Stated task 1:
Answer each question from the lesson excerpt on Piper MiniGames, one answer per line, marked (a), (b) and (c) as the questions are.
(a) What are MiniGames represented by?
(b) What item is listed under Lesson Materials?
(c) According to the note, how can the games be counted?
Stated task 2:
Continue the lesson excerpt on Piper MiniGames after its final numbered objective.

Excerpt to read:
MiniGames are unlocked as students complete certain StoryMode levels. They are represented by moons.
GETTING STARTED

Lesson Materials


Piper Computer Kit

Learning Objectives

The goal of this phase is to empower students to begin elaborating on their first stages of learning in engineering, computer literacy, design, coding, and programming. In this lesson, when they have finished other StoryModes early, students can play further with the STEM concepts first learned by responding to challenges and building new games.

NOTE: MiniGames may be utilized for your faster students who go through the main projects quicker than the other students or teams. Have them play a MiniGame and further practice building electronics. The games can be counted as extra credit or rewards.
Students will:
  1. Use StoryMode MiniGames to extend their play and learn electronics concepts.
  2. Apply physical science and computer science concepts from the preceding phases.
  3. Foster an inclusive computing culture by engaging learners around their personal interest in computer games.
  4. Determine potential solutions to solve simple hardware and software problems using common troubleshooting strategies.
  5. Demonstrate how computer hardware and software work together as a system to accomplish tasks.

Stored data:
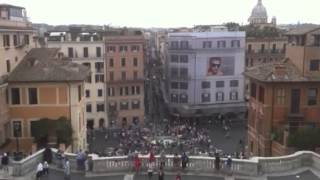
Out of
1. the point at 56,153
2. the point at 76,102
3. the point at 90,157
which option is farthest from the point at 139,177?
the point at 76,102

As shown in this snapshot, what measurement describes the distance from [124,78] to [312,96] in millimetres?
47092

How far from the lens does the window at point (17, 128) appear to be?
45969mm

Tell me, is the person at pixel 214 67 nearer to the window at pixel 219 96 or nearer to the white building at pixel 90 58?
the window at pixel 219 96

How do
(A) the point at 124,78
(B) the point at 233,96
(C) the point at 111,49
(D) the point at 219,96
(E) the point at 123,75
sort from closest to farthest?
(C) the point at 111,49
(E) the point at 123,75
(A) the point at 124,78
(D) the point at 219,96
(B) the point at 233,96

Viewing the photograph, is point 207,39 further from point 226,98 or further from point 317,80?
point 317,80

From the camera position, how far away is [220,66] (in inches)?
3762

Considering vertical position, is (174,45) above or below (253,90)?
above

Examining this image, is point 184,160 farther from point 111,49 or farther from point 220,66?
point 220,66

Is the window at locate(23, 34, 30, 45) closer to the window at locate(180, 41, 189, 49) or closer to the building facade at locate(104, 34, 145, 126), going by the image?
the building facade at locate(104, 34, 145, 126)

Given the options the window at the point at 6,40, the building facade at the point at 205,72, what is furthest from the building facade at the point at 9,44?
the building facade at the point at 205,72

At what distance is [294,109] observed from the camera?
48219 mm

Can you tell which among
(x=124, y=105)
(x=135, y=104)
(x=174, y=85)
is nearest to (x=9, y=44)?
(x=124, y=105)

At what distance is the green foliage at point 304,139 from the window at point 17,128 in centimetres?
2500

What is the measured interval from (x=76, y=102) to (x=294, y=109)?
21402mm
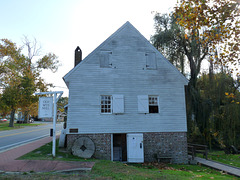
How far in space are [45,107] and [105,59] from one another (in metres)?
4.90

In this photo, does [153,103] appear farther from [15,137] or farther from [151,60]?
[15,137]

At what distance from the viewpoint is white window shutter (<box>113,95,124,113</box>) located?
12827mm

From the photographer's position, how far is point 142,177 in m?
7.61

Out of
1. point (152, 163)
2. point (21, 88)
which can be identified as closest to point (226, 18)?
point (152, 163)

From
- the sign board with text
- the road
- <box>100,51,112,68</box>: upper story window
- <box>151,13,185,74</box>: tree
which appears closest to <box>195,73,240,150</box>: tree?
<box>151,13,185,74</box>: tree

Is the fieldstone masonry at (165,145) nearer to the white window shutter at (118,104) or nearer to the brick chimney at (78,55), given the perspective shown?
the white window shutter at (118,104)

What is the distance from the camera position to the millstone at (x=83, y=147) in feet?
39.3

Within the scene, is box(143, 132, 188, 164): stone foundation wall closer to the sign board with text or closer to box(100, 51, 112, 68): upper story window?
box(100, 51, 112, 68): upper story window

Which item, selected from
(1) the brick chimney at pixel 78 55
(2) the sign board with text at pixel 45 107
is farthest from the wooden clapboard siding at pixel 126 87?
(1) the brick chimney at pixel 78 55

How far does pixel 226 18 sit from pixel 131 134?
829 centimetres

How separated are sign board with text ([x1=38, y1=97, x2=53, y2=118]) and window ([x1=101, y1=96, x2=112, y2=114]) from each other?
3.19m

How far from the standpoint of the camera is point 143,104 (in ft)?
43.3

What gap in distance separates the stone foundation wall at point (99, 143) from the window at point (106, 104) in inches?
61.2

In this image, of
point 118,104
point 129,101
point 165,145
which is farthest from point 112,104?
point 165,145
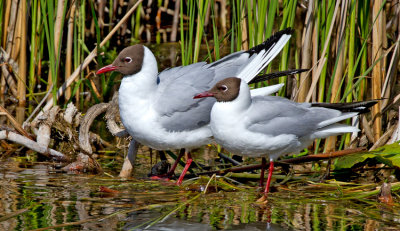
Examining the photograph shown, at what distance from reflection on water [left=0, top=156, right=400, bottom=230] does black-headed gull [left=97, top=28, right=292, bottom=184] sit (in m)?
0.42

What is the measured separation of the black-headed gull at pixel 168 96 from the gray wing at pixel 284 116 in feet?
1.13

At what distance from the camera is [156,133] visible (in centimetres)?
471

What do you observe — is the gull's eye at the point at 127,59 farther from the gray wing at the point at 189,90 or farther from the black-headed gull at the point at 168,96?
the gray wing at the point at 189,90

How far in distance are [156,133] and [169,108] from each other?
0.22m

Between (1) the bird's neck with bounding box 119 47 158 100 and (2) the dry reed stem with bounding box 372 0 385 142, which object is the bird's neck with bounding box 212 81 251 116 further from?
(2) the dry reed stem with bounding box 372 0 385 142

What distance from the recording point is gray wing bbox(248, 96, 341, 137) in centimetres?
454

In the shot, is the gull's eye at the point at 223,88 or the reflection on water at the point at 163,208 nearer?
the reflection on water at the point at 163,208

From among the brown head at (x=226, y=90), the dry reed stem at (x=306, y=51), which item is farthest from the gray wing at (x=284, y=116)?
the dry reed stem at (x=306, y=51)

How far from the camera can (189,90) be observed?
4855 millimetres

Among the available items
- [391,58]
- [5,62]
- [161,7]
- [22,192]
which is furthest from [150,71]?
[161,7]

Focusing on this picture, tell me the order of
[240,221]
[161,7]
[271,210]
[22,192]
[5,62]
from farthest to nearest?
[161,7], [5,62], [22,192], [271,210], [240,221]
...
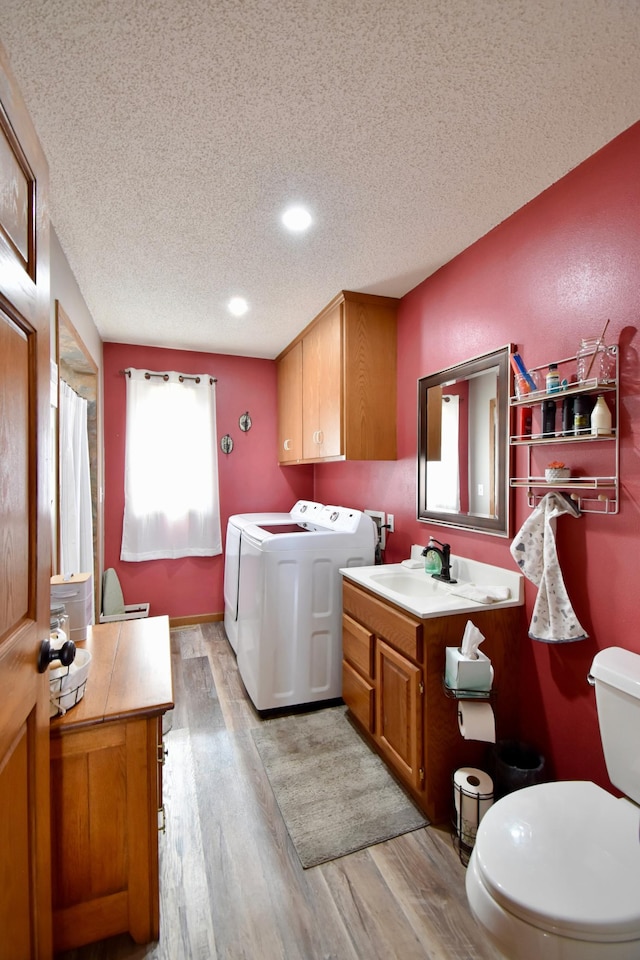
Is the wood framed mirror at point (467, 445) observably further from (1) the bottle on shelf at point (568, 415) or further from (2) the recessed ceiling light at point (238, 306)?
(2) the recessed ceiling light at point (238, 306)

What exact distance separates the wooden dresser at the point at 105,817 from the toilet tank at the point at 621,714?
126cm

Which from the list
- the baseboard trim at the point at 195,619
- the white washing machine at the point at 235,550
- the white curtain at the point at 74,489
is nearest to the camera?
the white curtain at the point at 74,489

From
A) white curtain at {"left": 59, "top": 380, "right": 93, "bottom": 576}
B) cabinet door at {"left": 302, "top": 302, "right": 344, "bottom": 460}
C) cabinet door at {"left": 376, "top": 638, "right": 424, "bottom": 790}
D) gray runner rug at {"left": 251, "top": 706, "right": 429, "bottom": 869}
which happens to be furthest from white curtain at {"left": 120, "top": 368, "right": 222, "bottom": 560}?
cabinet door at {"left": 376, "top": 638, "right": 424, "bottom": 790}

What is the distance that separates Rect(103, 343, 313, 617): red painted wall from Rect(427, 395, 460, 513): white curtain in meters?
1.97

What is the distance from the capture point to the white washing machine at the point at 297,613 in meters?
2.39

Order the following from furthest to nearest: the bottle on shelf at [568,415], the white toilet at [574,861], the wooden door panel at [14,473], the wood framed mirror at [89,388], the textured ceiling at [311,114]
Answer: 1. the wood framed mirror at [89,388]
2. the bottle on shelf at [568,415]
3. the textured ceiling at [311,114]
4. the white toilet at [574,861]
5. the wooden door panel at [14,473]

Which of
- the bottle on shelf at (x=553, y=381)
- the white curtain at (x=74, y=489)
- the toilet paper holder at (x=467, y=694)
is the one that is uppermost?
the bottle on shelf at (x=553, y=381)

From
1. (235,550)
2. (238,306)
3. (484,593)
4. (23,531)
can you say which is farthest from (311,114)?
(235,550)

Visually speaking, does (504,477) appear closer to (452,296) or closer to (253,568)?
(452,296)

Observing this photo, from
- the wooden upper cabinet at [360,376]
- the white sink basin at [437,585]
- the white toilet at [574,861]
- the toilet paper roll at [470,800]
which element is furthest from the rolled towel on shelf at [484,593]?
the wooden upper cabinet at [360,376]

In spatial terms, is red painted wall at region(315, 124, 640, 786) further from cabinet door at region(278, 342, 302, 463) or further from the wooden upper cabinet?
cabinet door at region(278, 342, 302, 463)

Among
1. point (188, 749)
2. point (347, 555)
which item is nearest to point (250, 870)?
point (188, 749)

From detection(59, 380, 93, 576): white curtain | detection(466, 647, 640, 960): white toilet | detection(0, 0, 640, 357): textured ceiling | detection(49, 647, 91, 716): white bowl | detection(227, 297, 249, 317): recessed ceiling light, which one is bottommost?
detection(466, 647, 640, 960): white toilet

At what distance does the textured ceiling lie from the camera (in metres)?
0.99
* * *
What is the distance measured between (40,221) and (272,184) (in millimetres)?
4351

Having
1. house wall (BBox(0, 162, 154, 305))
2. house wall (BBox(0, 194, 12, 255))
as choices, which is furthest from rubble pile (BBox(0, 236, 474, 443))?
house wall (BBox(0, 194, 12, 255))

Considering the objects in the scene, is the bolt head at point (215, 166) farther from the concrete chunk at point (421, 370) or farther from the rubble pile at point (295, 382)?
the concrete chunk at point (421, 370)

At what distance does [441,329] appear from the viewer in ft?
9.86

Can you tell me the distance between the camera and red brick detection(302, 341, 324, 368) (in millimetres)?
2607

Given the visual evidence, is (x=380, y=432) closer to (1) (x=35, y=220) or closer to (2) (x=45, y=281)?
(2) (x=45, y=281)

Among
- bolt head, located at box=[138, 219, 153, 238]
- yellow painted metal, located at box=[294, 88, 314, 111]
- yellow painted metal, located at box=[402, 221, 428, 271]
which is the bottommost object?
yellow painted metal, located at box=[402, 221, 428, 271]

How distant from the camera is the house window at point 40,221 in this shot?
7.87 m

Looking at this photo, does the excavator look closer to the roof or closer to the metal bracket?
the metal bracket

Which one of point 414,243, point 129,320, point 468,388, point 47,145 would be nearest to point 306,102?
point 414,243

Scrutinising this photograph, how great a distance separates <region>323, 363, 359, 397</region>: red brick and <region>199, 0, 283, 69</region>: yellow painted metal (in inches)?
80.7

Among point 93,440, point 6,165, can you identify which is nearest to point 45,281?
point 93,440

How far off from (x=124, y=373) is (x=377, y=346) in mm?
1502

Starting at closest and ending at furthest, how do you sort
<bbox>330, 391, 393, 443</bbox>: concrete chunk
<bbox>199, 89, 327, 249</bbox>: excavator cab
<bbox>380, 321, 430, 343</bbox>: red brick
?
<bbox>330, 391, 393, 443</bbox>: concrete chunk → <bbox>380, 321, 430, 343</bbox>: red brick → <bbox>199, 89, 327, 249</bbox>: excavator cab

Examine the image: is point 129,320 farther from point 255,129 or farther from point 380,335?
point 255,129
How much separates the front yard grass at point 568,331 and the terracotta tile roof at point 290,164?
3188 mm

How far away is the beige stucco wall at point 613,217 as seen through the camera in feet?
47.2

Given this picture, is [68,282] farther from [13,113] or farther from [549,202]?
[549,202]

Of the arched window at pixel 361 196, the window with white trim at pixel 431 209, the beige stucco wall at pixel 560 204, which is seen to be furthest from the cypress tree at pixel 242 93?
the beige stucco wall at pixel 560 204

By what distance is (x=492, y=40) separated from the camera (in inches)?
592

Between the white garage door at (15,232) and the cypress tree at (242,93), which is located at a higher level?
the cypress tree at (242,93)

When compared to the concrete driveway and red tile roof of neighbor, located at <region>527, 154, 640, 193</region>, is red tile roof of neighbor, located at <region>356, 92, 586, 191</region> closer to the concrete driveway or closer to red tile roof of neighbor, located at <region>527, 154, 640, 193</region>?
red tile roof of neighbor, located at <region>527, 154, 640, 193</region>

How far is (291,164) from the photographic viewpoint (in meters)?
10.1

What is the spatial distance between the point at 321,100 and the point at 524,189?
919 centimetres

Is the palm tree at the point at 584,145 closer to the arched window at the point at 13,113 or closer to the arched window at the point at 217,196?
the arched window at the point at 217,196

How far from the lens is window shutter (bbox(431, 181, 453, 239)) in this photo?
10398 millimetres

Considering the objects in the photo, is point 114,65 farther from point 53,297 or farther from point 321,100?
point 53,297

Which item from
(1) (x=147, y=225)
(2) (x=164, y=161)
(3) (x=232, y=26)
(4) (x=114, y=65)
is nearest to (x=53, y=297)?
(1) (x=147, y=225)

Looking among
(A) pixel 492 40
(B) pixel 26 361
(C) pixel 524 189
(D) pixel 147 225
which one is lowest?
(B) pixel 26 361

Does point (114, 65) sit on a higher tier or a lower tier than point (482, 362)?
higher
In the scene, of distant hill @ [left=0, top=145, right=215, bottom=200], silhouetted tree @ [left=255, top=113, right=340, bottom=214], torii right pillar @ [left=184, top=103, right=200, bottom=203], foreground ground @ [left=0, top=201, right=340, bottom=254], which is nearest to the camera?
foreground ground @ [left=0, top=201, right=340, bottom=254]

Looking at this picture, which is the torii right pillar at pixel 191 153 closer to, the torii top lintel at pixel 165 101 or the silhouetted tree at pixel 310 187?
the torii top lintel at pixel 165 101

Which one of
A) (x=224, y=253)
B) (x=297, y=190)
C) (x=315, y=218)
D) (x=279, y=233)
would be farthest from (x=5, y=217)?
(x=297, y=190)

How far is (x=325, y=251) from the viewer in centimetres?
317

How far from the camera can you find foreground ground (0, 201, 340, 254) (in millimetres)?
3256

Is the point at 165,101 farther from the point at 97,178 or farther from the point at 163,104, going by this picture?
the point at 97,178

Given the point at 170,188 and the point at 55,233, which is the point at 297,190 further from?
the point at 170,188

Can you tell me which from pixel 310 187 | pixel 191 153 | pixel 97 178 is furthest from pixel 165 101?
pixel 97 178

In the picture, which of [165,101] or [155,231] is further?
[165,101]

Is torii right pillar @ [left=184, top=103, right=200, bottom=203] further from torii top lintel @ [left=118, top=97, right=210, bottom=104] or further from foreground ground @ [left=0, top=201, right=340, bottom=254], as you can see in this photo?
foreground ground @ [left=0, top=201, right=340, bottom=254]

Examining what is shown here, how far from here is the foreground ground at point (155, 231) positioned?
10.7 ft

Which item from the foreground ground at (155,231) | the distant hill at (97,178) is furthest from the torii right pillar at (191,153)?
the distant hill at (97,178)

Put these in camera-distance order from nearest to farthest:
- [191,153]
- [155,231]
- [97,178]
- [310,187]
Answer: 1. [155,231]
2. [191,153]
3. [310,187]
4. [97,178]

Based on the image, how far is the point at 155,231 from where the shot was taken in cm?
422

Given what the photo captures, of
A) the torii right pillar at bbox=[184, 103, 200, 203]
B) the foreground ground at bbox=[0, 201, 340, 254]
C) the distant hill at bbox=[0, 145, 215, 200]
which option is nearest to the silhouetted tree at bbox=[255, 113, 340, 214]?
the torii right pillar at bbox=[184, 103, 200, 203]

Final answer 1:
(a) Moons.
(b) The Piper Computer Kit.
(c) As extra credit or rewards.

Final answer 2:
Lesson Preperation

  • Complete the stories and electronic builds yourself for the Mini-Games.
  • Suggested student-to-kit ratio is 2:1 up to 3:1. Students are in the same teams as before, or make adjustments as necessary to facilitate good teamwork.
  • Make sure Piper kits are built, connected, functioning, and batteries are charged for the Raspberry Pi.
  • Retrieve student team storage boxes with Piper build components.
  • Provide storage devices to teams to hold electronics - such as paper plate or paper cup or plastic box.
  • Plan how much time is left for students to work on the MiniGames and still meet the goals of completing other lessons.

PIPER 5E INSTRUCTIONAL MODEL

Engage

Introduction (5 minutes)
  • Introduce the idea of puzzles:
    • Ask students what kinds of puzzles they typically enjoy, whether mental or tactile.
    • Explain that in this lesson, students will be solving a series of small puzzles to gain new abilities within the Piper world.
    • You can use slides 1-3 in the 4.1 SLIDES to provide more context and visual aids for the introduction.
  • Discuss MiniGames:
    • Point out that as students played through the StoryMode levels, they may have noticed MiniGames unlocking.
    • Explain that MiniGames are represented by moons next to the planets and may be unlocked after completing the main project.
    • Clarify that each MiniGame involves building a “power-up” or electronic component using the mini breadboard in the Piper Computer Kit.
    • Emphasize that instead of solving a challenge and moving to the next level, MiniGames allow students to play repeatedly to beat their previous scores or improve their times.
    • Highlight that MiniGames build in complexity, so it’s important to do them in sequence from the top of the screen down.

Explore

MiniGames (20 - 40 minutes)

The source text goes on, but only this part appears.